Senator asal Jawa Timur itu menyayangkan, tindakan seorang kepala daerah yang tersangkut penyalahgunaan wewenang untuk kepentingan pribadi atau sekelompok orang dan memperkaya pihak lain dengan menyengsarakan rakyat.
“Tindakan melawan hukum dari seorang pemimpin, meskipun ditutupi saatnya akan menjadi bumerang bagi dirinya sendiri,” kata LaNyalla.
LaNyalla menekankan, agar para kepala daerah tidak menggunakan jabatannya yang hanya sementara itu untuk memperkaya diri dengan cara merugikan negara dan rakyatnya.

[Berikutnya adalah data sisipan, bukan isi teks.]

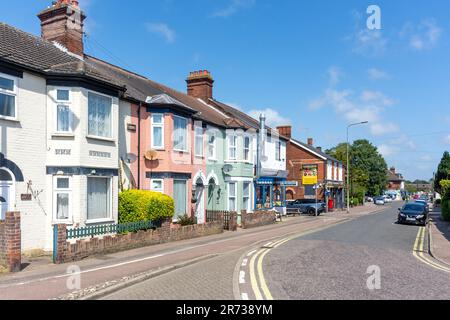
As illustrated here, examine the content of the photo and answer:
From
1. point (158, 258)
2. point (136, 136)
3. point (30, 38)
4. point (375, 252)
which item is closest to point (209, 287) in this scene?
point (158, 258)

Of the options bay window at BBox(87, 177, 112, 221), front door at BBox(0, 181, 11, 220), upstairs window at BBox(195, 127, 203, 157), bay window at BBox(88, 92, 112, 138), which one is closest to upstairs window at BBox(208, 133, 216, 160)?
upstairs window at BBox(195, 127, 203, 157)

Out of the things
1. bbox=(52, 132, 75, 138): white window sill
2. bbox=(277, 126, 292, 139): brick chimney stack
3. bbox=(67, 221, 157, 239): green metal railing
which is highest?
bbox=(277, 126, 292, 139): brick chimney stack

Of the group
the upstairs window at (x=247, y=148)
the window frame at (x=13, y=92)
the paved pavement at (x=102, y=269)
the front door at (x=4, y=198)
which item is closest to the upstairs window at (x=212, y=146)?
the upstairs window at (x=247, y=148)

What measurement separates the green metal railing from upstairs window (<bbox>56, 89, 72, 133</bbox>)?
3.64 m

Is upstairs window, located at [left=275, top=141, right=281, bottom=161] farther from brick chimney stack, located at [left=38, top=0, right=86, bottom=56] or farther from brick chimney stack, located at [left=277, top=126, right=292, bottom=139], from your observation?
brick chimney stack, located at [left=38, top=0, right=86, bottom=56]

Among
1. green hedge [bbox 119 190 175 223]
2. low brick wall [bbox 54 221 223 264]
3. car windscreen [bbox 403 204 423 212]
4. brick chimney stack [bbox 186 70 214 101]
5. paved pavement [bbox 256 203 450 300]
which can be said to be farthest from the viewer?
brick chimney stack [bbox 186 70 214 101]

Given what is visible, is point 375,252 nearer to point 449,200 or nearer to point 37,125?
point 37,125

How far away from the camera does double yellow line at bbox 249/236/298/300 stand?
7867 millimetres

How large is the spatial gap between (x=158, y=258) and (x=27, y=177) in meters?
5.15

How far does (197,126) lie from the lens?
888 inches

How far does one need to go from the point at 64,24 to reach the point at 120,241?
10.5 m

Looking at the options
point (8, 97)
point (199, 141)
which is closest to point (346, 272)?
point (8, 97)

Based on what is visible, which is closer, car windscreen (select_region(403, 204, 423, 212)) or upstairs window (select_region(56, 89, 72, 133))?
upstairs window (select_region(56, 89, 72, 133))

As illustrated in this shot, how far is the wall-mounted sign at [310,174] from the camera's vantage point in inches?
1770
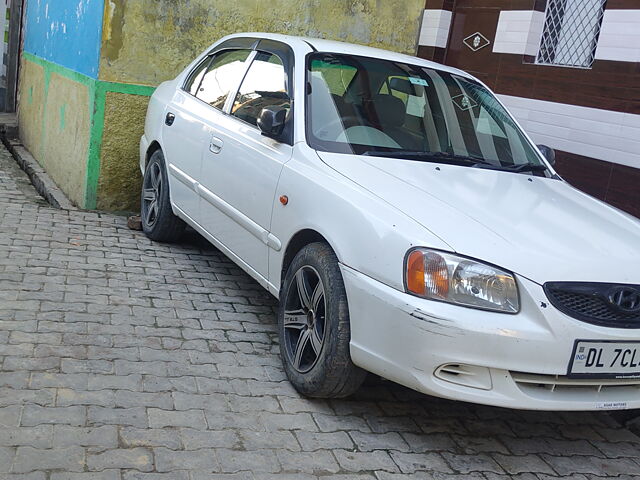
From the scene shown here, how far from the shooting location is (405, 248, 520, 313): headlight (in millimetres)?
3332

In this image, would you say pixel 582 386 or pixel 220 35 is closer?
pixel 582 386

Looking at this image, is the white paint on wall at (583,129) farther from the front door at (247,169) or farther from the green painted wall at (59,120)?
the green painted wall at (59,120)

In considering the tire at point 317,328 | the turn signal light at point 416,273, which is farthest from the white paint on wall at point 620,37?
the turn signal light at point 416,273

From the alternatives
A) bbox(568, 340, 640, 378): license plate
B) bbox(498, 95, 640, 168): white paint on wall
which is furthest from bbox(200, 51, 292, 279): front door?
bbox(498, 95, 640, 168): white paint on wall

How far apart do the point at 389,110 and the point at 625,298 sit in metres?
1.87

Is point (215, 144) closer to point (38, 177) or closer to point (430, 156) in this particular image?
point (430, 156)

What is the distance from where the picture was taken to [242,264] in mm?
4910

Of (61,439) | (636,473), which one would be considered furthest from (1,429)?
(636,473)

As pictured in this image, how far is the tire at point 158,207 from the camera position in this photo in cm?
622

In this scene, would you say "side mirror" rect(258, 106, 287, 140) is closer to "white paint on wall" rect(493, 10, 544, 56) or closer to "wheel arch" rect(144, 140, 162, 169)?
"wheel arch" rect(144, 140, 162, 169)

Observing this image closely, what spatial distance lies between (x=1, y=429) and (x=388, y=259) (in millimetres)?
1740

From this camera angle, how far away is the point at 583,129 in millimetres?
6617

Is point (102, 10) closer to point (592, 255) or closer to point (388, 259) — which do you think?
point (388, 259)

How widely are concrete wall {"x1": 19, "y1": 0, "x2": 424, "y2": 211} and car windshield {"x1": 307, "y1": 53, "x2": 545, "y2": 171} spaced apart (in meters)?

“Saya meminta agar jangan ada lagi pemimpin daerah mengeluarkan perizinan usaha dengan menyerobot hak-hak orang lain atau milik negara dan merugikan rakyat,” tegas LaNyalla.
Sebelumnya, Jaksa Agung, Sanitiar Burhanuddin menyatakan, pihaknya menetapkan dua orang tersangka dalam kasus dugaan korupsi lahan sawit seluas 37.095 hektare tersebut. Salah satu tersangka merupakan mantan Bupati Indragiri Hulu, Raja Thamsir Rahman yang menjabat sejak 1999 sampai dengan 2008.